> What you have to do
Rewrite all of these lines with "man in dark coat" put in place of every "man in dark jacket", keeping everything else the same. Leave the pictures out.
==== Exercise materials
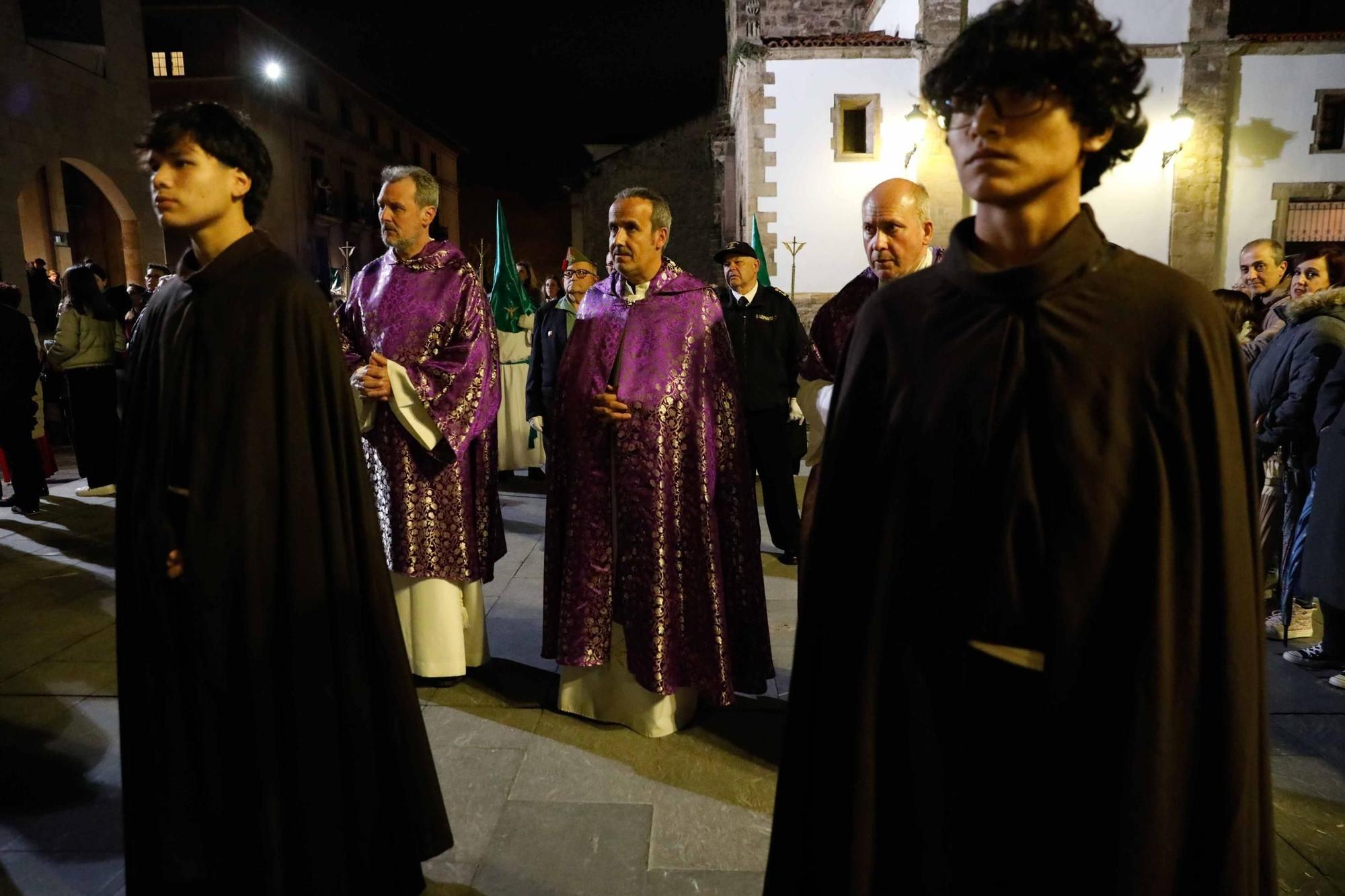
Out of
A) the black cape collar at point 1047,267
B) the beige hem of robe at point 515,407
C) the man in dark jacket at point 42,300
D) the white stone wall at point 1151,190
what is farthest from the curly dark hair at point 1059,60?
the white stone wall at point 1151,190

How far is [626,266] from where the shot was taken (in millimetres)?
3086

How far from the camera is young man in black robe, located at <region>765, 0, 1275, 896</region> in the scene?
4.01ft

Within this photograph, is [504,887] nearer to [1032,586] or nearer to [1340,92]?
[1032,586]

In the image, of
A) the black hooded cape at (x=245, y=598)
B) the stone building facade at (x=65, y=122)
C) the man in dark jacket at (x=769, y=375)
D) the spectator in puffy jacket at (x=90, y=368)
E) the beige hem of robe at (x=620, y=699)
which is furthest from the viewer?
the stone building facade at (x=65, y=122)

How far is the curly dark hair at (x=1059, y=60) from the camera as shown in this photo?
124cm

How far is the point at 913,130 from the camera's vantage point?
14.4m

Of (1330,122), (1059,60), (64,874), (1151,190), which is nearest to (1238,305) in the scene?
(1059,60)

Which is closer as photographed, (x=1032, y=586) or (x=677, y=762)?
(x=1032, y=586)

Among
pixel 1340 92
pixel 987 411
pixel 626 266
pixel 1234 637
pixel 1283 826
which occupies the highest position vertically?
pixel 1340 92

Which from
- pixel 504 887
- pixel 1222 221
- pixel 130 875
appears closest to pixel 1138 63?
pixel 504 887

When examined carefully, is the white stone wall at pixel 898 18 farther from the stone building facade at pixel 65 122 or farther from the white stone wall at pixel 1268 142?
the stone building facade at pixel 65 122

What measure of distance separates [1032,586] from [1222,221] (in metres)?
16.5

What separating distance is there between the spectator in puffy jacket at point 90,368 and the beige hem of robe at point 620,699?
19.4ft

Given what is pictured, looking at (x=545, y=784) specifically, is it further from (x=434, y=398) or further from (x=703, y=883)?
(x=434, y=398)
========
> Task solution
Out of
A) the black cape collar at point 1047,267
B) the beige hem of robe at point 515,407
C) the man in dark coat at point 42,300
D) the white stone wall at point 1151,190
what is farthest from the curly dark hair at point 1059,60?
the white stone wall at point 1151,190

How far is [626,266] from where the shot was taken (in millimetres)?
3086

How far from the camera is young man in black robe, located at <region>765, 0, 1275, 896</region> in the scene?
4.01ft

Within this photograph, is [504,887] nearer to [1032,586] or nearer to [1340,92]?
[1032,586]

In the image, of
A) the black hooded cape at (x=245, y=598)
B) the stone building facade at (x=65, y=122)
C) the man in dark coat at (x=769, y=375)
D) the spectator in puffy jacket at (x=90, y=368)
E) the beige hem of robe at (x=620, y=699)
which is furthest from the viewer?
the stone building facade at (x=65, y=122)

How far is the curly dark hair at (x=1059, y=60) from the camera as shown in this photo?
124cm

How far is the point at 913,130 from the camera's vantage point?
14.4m

Of (1330,122), (1059,60), (64,874), (1151,190), which is nearest to (1238,305) in the scene?
(1059,60)

Which is closer as photographed, (x=1032, y=586) or (x=677, y=762)?
(x=1032, y=586)

Among
pixel 1340 92
pixel 987 411
pixel 626 266
pixel 1234 637
pixel 1283 826
which occupies the highest position vertically?
pixel 1340 92

Which from
- pixel 504 887
- pixel 1222 221
- pixel 130 875
appears closest to pixel 1138 63?
pixel 504 887

When examined carefully, is the white stone wall at pixel 898 18 farther from the stone building facade at pixel 65 122 or farther from the white stone wall at pixel 1268 142?
the stone building facade at pixel 65 122

What measure of distance separates [1032,586] from [1222,221] (in metres)?
16.5

What separating distance is there between the spectator in puffy jacket at point 90,368 and the beige hem of robe at point 620,699?
19.4ft

Given what is pictured, looking at (x=545, y=784) specifically, is it further from (x=434, y=398) or further from (x=703, y=883)?
(x=434, y=398)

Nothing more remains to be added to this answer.